> [EXERCISE DETAILS] Only the lines of the data below from the one with "scientific name: Peromyscus leucopus" through the one with "interacting: 10%" are wanted. Repeat them exactly.

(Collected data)
----------
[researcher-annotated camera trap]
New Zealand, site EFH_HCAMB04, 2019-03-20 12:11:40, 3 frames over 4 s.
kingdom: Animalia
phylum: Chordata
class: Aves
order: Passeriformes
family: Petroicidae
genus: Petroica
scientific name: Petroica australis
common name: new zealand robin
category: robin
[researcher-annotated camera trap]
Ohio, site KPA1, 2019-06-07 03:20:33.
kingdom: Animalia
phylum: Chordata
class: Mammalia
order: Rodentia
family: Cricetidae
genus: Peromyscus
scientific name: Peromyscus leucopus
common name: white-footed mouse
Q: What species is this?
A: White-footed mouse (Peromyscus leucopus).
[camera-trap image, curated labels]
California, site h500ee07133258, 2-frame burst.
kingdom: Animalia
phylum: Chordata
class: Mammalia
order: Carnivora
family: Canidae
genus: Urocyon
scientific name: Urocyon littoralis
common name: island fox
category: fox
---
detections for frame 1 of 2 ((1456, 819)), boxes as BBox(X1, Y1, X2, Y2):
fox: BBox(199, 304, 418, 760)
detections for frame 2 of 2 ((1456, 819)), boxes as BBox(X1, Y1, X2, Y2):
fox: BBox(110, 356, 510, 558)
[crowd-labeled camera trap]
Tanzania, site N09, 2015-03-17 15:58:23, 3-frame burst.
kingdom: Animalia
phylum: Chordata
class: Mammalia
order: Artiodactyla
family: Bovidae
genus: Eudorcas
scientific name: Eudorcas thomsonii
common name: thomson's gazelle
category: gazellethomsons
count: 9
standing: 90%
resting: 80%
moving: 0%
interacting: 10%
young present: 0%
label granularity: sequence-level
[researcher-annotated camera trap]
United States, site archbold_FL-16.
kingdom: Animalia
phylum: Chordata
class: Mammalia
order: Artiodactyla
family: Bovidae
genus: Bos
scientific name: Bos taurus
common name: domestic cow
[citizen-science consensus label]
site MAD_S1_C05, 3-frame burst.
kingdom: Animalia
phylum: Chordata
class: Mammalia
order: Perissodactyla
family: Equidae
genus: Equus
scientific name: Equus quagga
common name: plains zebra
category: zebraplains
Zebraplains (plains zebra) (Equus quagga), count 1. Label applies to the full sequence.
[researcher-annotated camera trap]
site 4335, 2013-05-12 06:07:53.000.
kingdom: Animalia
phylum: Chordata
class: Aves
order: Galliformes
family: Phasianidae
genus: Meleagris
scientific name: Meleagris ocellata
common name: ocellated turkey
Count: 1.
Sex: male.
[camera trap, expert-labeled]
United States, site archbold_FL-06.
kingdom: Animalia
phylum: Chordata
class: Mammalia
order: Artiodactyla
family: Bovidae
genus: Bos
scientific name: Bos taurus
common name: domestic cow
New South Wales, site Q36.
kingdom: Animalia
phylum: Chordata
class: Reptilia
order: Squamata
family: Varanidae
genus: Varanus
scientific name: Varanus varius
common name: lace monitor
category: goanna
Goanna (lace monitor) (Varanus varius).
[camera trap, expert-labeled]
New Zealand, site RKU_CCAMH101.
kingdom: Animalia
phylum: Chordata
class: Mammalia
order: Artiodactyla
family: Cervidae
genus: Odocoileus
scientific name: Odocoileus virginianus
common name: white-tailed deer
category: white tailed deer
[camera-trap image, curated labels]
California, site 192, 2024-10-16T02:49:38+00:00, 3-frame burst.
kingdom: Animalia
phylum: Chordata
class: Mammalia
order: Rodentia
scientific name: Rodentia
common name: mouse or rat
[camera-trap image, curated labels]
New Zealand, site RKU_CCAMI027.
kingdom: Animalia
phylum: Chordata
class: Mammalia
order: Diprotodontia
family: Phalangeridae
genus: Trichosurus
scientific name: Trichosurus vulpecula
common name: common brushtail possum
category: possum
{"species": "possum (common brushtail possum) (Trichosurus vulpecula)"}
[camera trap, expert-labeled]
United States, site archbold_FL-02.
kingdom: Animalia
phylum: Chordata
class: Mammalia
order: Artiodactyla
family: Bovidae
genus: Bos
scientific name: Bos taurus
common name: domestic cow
----------
> [EXERCISE ANSWER]
scientific name: Peromyscus leucopus
common name: white-footed mouse
Q: What species is this?
A: White-footed mouse (Peromyscus leucopus).
[camera-trap image, curated labels]
California, site h500ee07133258, 2-frame burst.
kingdom: Animalia
phylum: Chordata
class: Mammalia
order: Carnivora
family: Canidae
genus: Urocyon
scientific name: Urocyon littoralis
common name: island fox
category: fox
---
detections for frame 1 of 2 ((1456, 819)), boxes as BBox(X1, Y1, X2, Y2):
fox: BBox(199, 304, 418, 760)
detections for frame 2 of 2 ((1456, 819)), boxes as BBox(X1, Y1, X2, Y2):
fox: BBox(110, 356, 510, 558)
[crowd-labeled camera trap]
Tanzania, site N09, 2015-03-17 15:58:23, 3-frame burst.
kingdom: Animalia
phylum: Chordata
class: Mammalia
order: Artiodactyla
family: Bovidae
genus: Eudorcas
scientific name: Eudorcas thomsonii
common name: thomson's gazelle
category: gazellethomsons
count: 9
standing: 90%
resting: 80%
moving: 0%
interacting: 10%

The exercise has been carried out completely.